I was generating a payment URL from my backend (using FastAPI), which pointed to a third-party payment gateway.

From the frontend, I made a POST request using fetch() and then tried to redirect the user like this:

const response = await fetch("/api/create-payment", {
  method: "POST",
  headers: { "Content-Type": "application/json" },
  body: JSON.stringify({ amount: 100 }),
});

const data = await response.json();
window.location.href = data.redirect_url;

The URL looked fine. When I pasted it directly into the browser, it worked. But when the code redirected the user, the third-party page didn't behave correctly.

What's Going On?

This happens because of how fetch() handles redirects:

  • When a redirect occurs (like a 302), fetch() will follow it internally.
  • However, it doesn't cause the browser to actually navigate to the new URL.
  • Cookies, headers, and browser context may not carry over properly.
  • Some third-party services won't work correctly unless the browser performs the redirect directly.

The Fix

Instead of using fetch(), I let the browser handle the redirect:

window.location.href = `/api/create-payment?amount=100`;

And on the backend:

from fastapi.responses import RedirectResponse

@app.get("/api/create-payment")
def create_payment(amount: int):
    redirect_url = generate_third_party_url(amount)
    return RedirectResponse(url=redirect_url, status_code=302)

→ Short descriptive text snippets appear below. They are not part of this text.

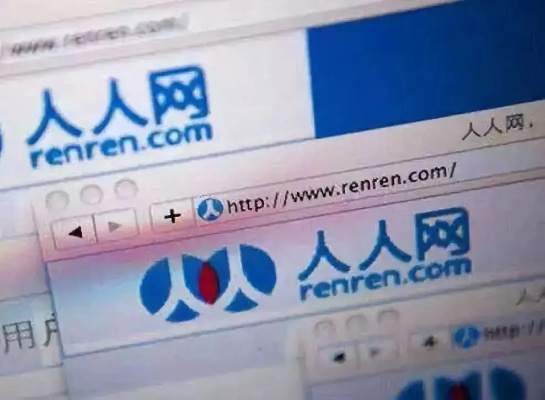 人人网老版本,数据引导执行计划_进阶版1_v9.527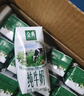 伊利金典 双限定娟姗纯牛奶锡林郭勒牧场整箱250ml*12盒 礼盒装 实拍图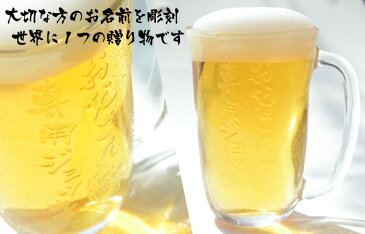 名入れ 父の日 ギフト プレゼント 《手びねり ジョッキ & 地ビール セット》 誕生日 還暦祝い 名前入り ビールグラス ビールジョッキ ビアジョッキ ビアグラス 焼酎グラス ジョッキ ガラス 名入れ 父の日 あす楽 母の日 最短 新元号 令和 対応 即日発送 女性 男性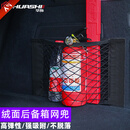 华饰汽车后备箱网兜车载储物网兜多功能后排座椅背魔术贴双层收纳挂袋 层收纳挂袋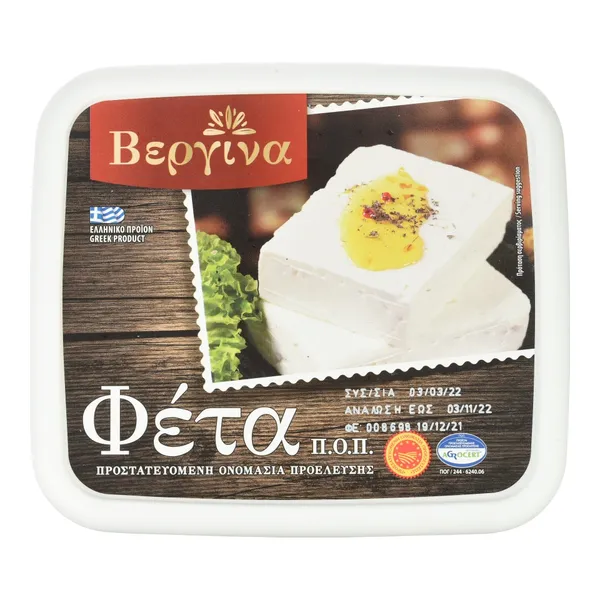 Φέτα Π.Ο.Π. σε άλμη 900g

This worked as expected. The browser performed a clean, full-page redirect with all the right context.

When to Use This

Use this pattern when:

  • Redirecting to third-party URLs (payments, OAuth, etc.)
  • You want browser-level handling of cookies, headers, or session
  • The third-party page doesn't load properly after a fetch()-initiated redirect

Takeaway

Avoid using fetch() when the goal is to navigate the user to a third-party page. Use window.location.href or window.open() instead, and let the browser do what it's designed to do.